ACTION ITEM: Copy all entries exactly, and wherever an entry holds a picture, leave that picture out.

Data excerpts:

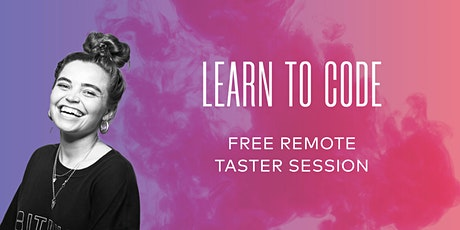 Free Online Coding Taster  Session with _nology - 25/11/20 tickets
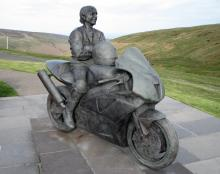 Joey Dunlop statue on the Isle of Man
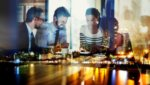 3 Optimization Strategies of Successful CIOs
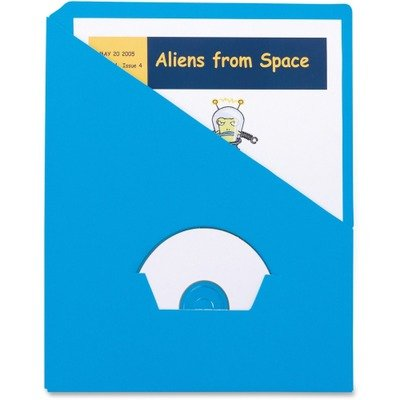 Pendaflex 32902 Essentials Slash Pocket Project Folders, 3 Holes, Letter, Blue, 25/Pack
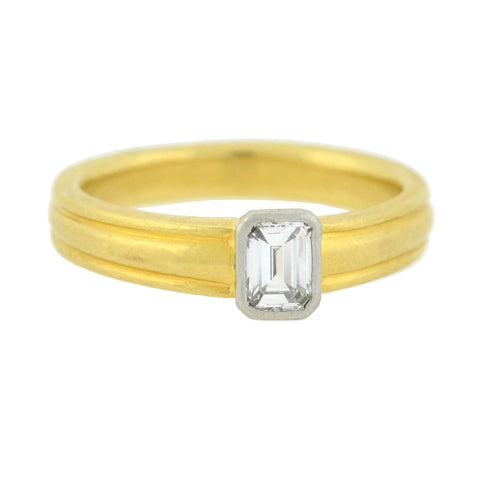 Estate English 18kt/Platinum Emerald Cut Diamond Ring 0.30ct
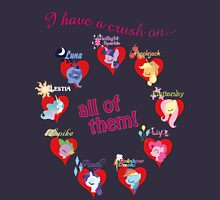 I have a crush on... all of them! T-Shirt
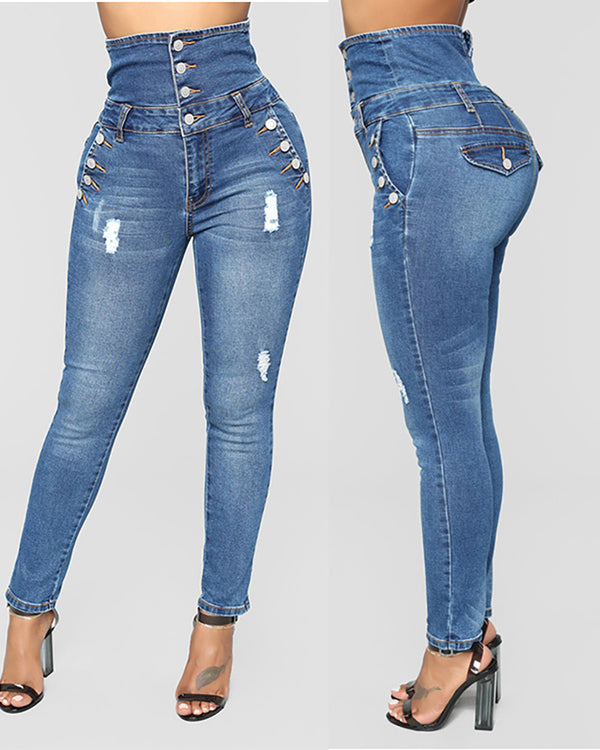 Ripped Button Design High Waist Denim Pants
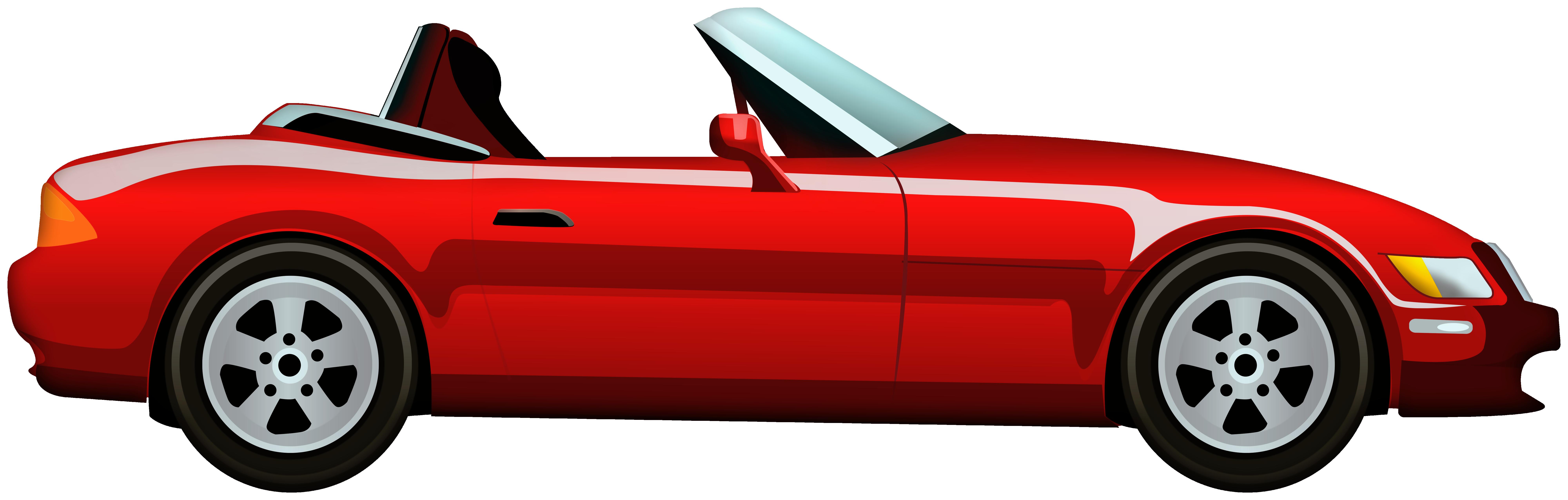 Red Cabriolet Car PNG Clip Art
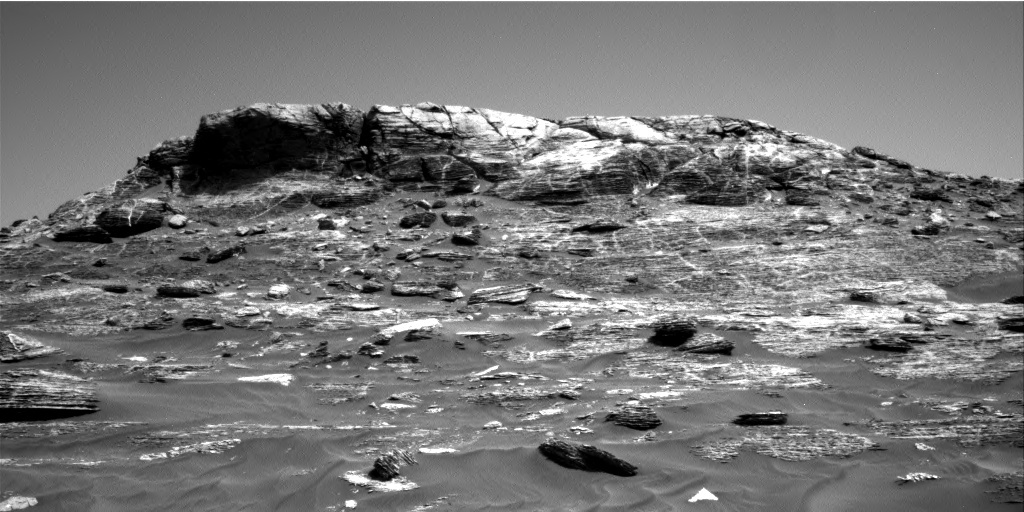 NASA's Mars rover Curiosity acquired this image using its Right Navigation Cameras (Navcams) on Sol 1782
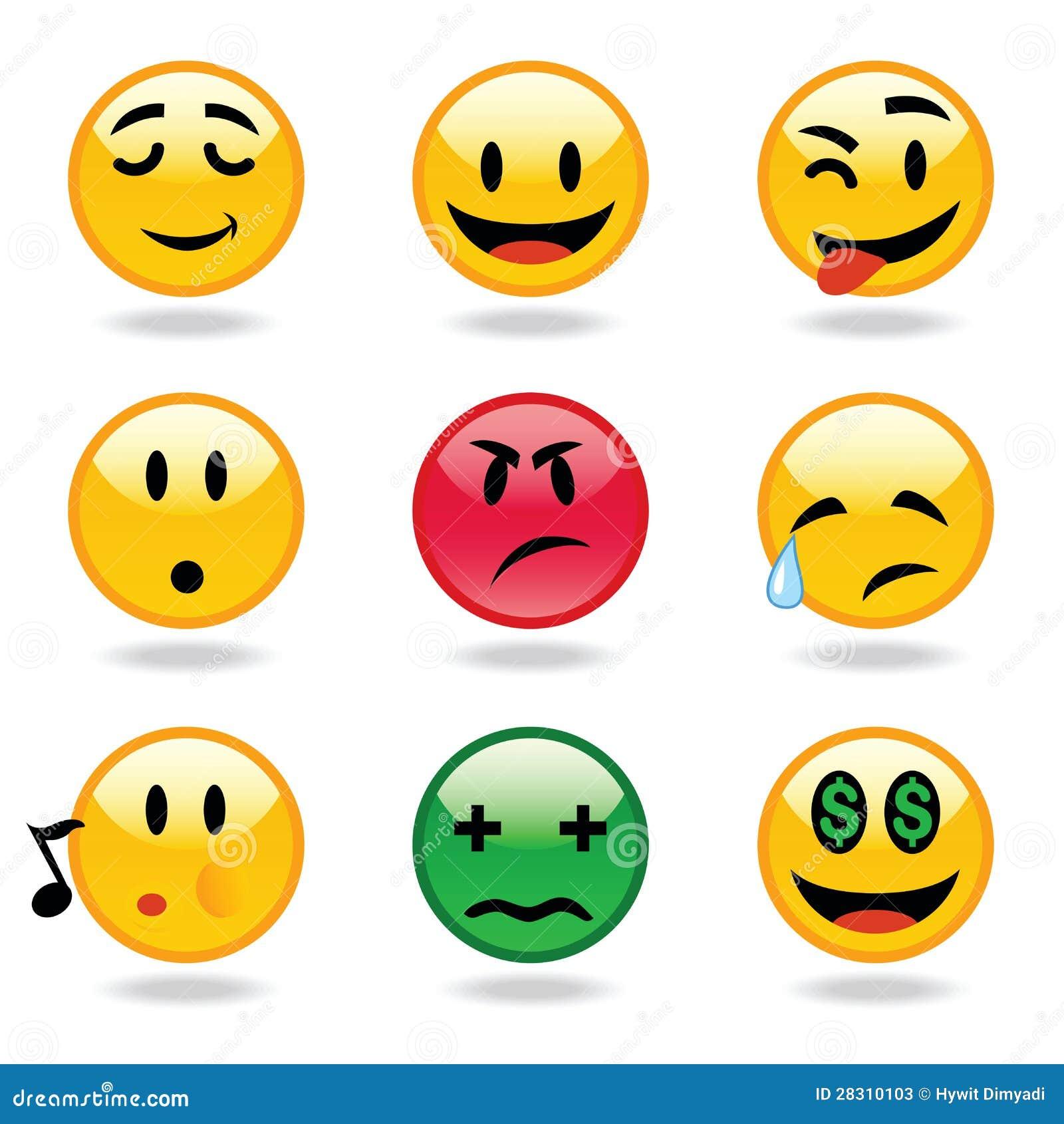 De uitdrukkingen van Emoticons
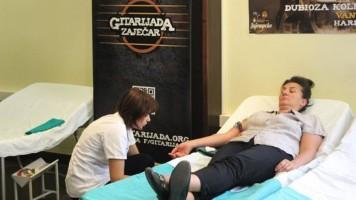 Акција добровољног давања крви у петак у Установи Гитаријада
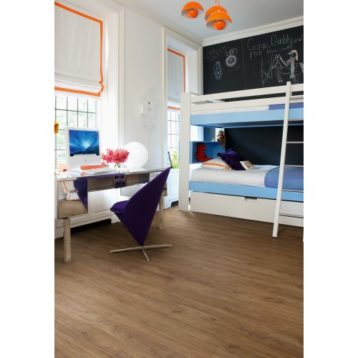 Polyflor Camaro Loc Laurel Dark Oak 3436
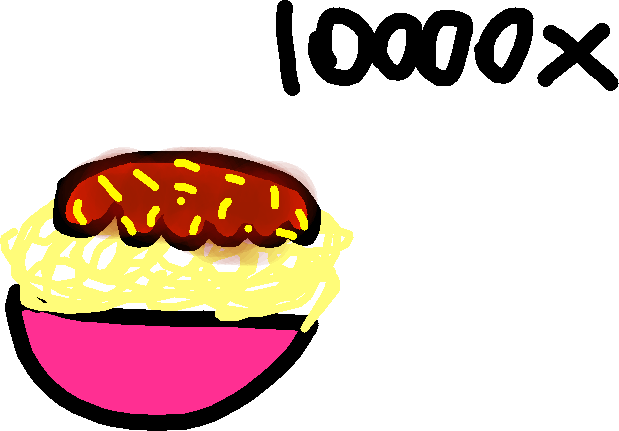 Spagetti (tomato sauce) - drawing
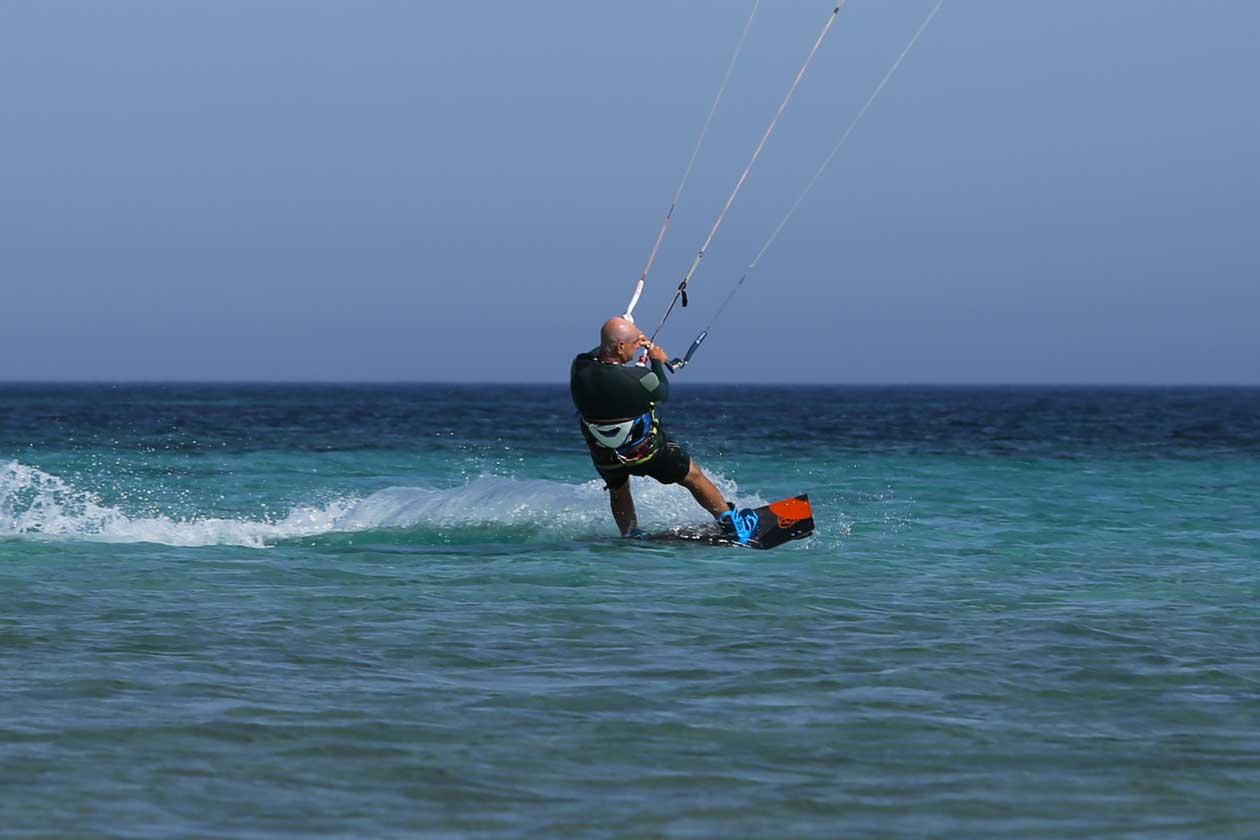 corso-intermedio-di-kite-surf-bolina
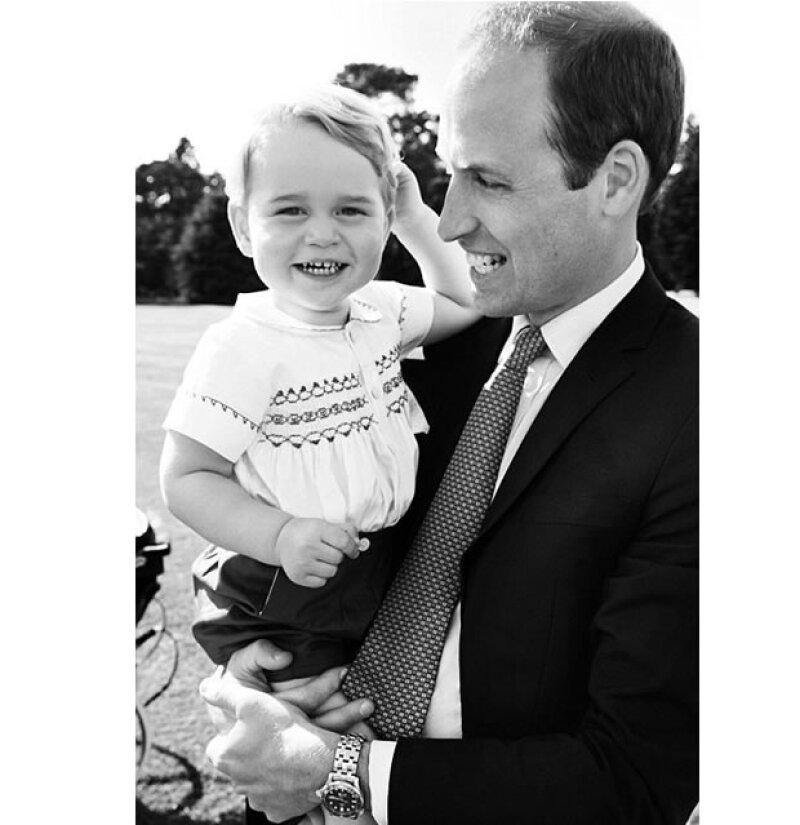 Dos generaciones de herederos al trono.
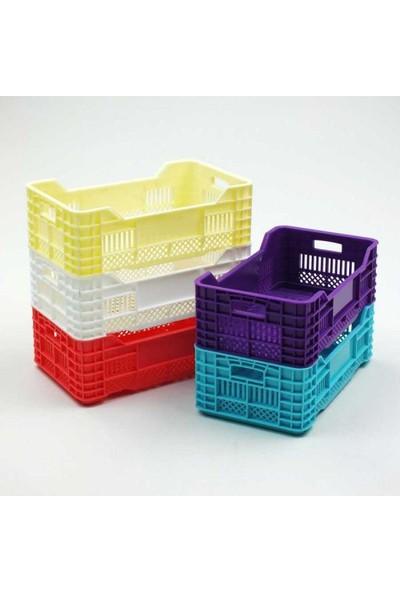 Arsevi Mini Plastik Kasa Sepet 4'Lü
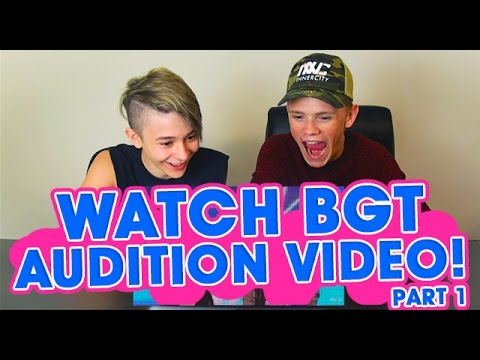 Bars and Melody -  Watch Britain's Got Talent Audition Video (PART 1)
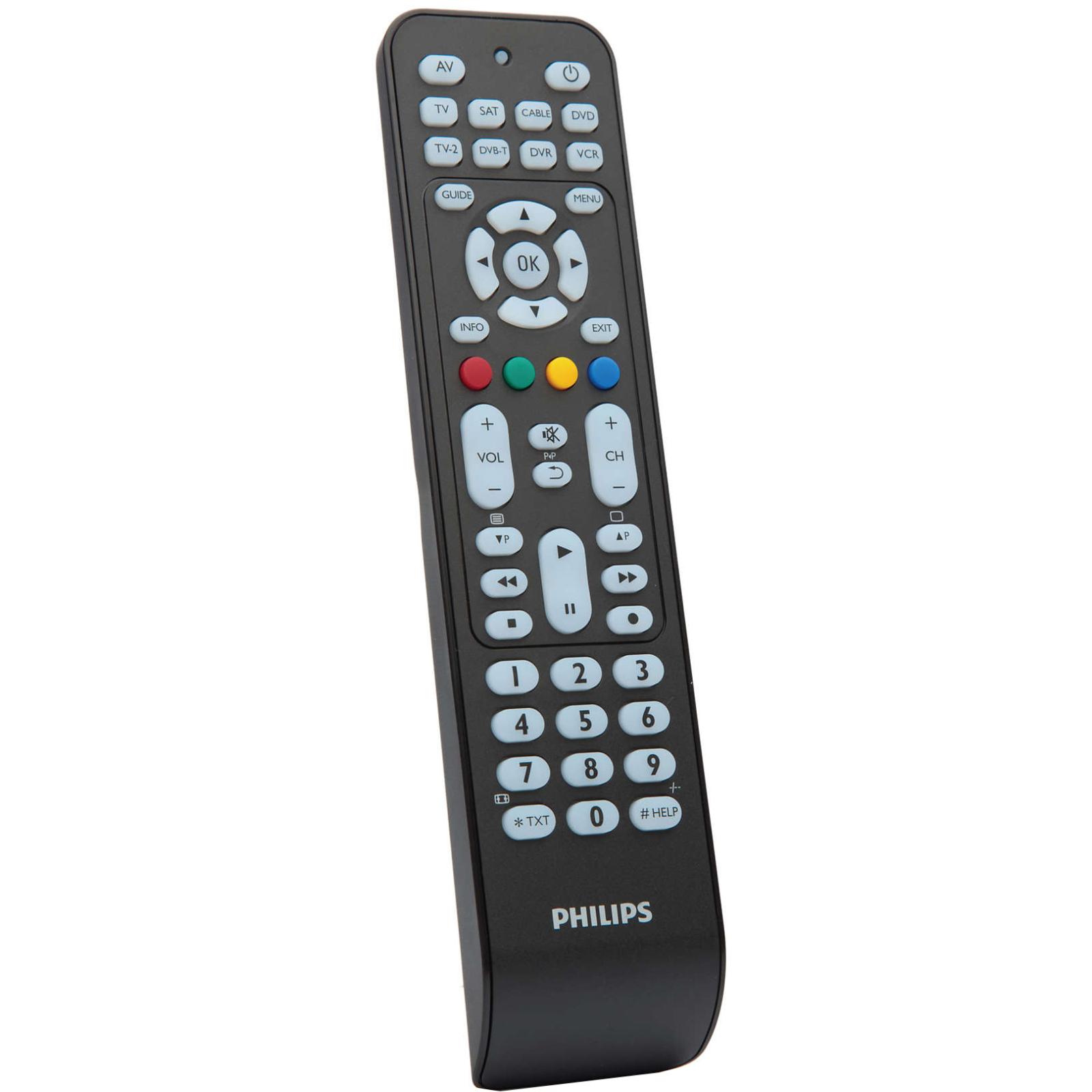 Пульт ДУ для телевизора PHILIPS SRP2008B (SRP2008B/86) изображение 2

SOLUTION BELOW:
 Free Online Coding Taster  Session with _nology - 25/11/20 tickets
 Joey Dunlop statue on the Isle of Man
 3 Optimization Strategies of Successful CIOs
 Pendaflex 32902 Essentials Slash Pocket Project Folders, 3 Holes, Letter, Blue, 25/Pack
 Estate English 18kt/Platinum Emerald Cut Diamond Ring 0.30ct
 I have a crush on... all of them! T-Shirt
 Ripped Button Design High Waist Denim Pants
 Red Cabriolet Car PNG Clip Art
 NASA's Mars rover Curiosity acquired this image using its Right Navigation Cameras (Navcams) on Sol 1782
 De uitdrukkingen van Emoticons
 Акција добровољног давања крви у петак у Установи Гитаријада
 Polyflor Camaro Loc Laurel Dark Oak 3436
 Spagetti (tomato sauce) - drawing
 corso-intermedio-di-kite-surf-bolina
 Dos generaciones de herederos al trono.
 Arsevi Mini Plastik Kasa Sepet 4'Lü
 Bars and Melody -  Watch Britain's Got Talent Audition Video (PART 1)
 Пульт ДУ для телевизора PHILIPS SRP2008B (SRP2008B/86) изображение 2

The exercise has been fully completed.